# TASK GOAL:
Print the entries below in their entirety, exactly as they are written.

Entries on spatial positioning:
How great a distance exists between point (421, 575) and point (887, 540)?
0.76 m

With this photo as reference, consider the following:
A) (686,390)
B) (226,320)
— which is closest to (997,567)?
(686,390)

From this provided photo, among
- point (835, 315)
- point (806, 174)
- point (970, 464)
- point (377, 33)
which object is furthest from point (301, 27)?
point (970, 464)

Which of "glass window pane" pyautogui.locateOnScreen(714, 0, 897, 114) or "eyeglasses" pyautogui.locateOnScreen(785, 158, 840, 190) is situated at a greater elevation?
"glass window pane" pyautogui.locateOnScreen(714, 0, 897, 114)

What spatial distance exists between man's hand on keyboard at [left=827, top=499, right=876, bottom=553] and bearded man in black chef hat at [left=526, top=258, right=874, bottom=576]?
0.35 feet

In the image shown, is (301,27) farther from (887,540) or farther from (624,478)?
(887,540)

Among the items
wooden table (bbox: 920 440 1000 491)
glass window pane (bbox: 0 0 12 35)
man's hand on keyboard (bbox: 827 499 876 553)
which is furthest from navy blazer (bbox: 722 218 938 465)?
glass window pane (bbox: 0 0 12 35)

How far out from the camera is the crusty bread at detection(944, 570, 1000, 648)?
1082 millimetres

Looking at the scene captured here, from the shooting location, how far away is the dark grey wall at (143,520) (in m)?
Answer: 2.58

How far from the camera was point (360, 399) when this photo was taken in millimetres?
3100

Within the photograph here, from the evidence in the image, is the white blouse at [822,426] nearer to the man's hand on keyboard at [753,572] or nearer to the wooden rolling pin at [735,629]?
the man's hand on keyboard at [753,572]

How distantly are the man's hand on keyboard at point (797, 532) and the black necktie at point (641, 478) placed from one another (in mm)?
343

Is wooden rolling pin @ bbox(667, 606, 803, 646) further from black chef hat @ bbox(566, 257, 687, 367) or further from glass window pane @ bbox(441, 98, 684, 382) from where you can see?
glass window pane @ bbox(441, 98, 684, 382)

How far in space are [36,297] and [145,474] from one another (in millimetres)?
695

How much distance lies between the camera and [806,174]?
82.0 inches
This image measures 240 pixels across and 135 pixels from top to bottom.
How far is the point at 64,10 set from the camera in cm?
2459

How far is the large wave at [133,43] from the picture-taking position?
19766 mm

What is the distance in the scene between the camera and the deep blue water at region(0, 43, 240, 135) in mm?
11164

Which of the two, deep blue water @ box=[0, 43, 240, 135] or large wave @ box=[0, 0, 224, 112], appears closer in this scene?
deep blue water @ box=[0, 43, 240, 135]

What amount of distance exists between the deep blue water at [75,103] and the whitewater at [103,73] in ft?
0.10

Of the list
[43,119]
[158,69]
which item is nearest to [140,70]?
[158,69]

# TASK OUTPUT:
How great a distance exists between point (421, 575) and point (887, 540)?
0.76 m

With this photo as reference, consider the following:
A) (686,390)
B) (226,320)
— which is closest to (997,567)?
(686,390)

From this provided photo, among
- point (835, 315)
- point (806, 174)
- point (970, 464)
- point (377, 33)
which object is furthest from point (301, 27)?
point (970, 464)

Which of "glass window pane" pyautogui.locateOnScreen(714, 0, 897, 114) or "eyeglasses" pyautogui.locateOnScreen(785, 158, 840, 190) is situated at a greater elevation?
"glass window pane" pyautogui.locateOnScreen(714, 0, 897, 114)

What spatial distance exists between man's hand on keyboard at [left=827, top=499, right=876, bottom=553] and bearded man in black chef hat at [left=526, top=258, right=874, bottom=576]?
0.35 feet

In the image shown, is (301,27) farther from (887,540) or farther from (624,478)?
(887,540)

Among the items
wooden table (bbox: 920 440 1000 491)
glass window pane (bbox: 0 0 12 35)
man's hand on keyboard (bbox: 827 499 876 553)
which is furthest from navy blazer (bbox: 722 218 938 465)?
glass window pane (bbox: 0 0 12 35)

How far out from the camera is the crusty bread at detection(944, 570, 1000, 648)?
1082 millimetres

Looking at the scene captured here, from the shooting location, how far away is the dark grey wall at (143,520) (in m)?
Answer: 2.58

How far from the camera was point (360, 399) when this photo was taken in millimetres?
3100

Within the photograph here, from the evidence in the image, is the white blouse at [822,426] nearer to the man's hand on keyboard at [753,572] or nearer to the wooden rolling pin at [735,629]?
the man's hand on keyboard at [753,572]

How distantly are the man's hand on keyboard at point (797, 532) and the black necktie at point (641, 478) placed from one another (in mm)?
343

Is wooden rolling pin @ bbox(667, 606, 803, 646) further from black chef hat @ bbox(566, 257, 687, 367) or further from glass window pane @ bbox(441, 98, 684, 382) from where you can see?
glass window pane @ bbox(441, 98, 684, 382)

How far in space are [36,297] and [145,474] from one another (in millimetres)?
695

How much distance lies between the camera and [806,174]?
82.0 inches
This image measures 240 pixels across and 135 pixels from top to bottom.
How far is the point at 64,10 set from the camera in cm?
2459

How far is the large wave at [133,43] from the picture-taking position?
19766 mm

What is the distance in the scene between the camera and the deep blue water at region(0, 43, 240, 135) in mm?
11164

Which of the two, deep blue water @ box=[0, 43, 240, 135] or large wave @ box=[0, 0, 224, 112], appears closer in this scene?
deep blue water @ box=[0, 43, 240, 135]

What amount of distance exists between the deep blue water at [75,103] and the whitewater at [103,73] in ft?
0.10

Of the list
[43,119]
[158,69]
which item is nearest to [140,70]?
[158,69]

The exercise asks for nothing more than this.